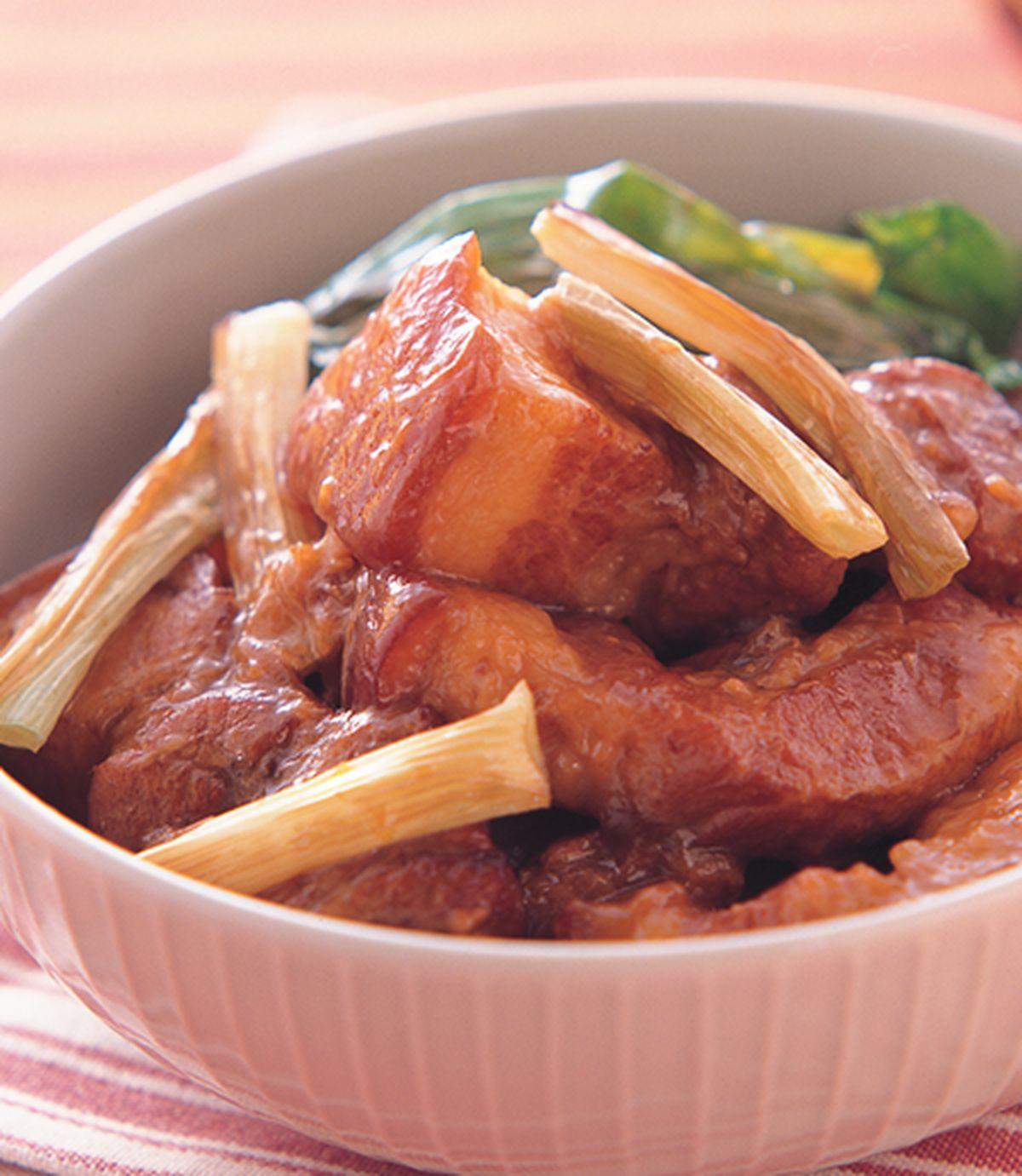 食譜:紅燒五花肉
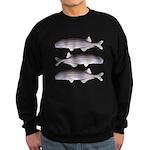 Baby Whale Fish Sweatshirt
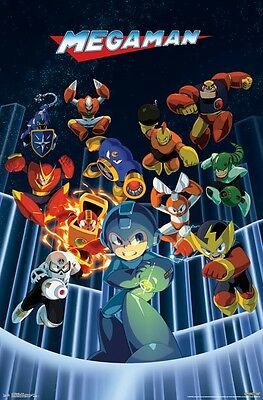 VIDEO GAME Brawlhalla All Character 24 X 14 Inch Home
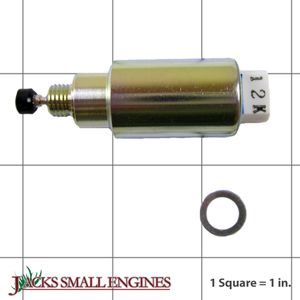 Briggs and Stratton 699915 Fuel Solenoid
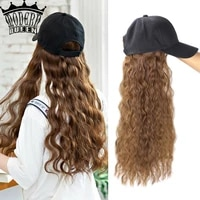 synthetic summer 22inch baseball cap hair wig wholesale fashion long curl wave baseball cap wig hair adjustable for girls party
#####
■ Action item ■
Copy every line of the data exactly as written, excluding the pictures.

■ Result below ■
 食譜:紅燒五花肉
 Baby Whale Fish Sweatshirt
 VIDEO GAME Brawlhalla All Character 24 X 14 Inch Home
 Briggs and Stratton 699915 Fuel Solenoid
 synthetic summer 22inch baseball cap hair wig wholesale fashion long curl wave baseball cap wig hair adjustable for girls party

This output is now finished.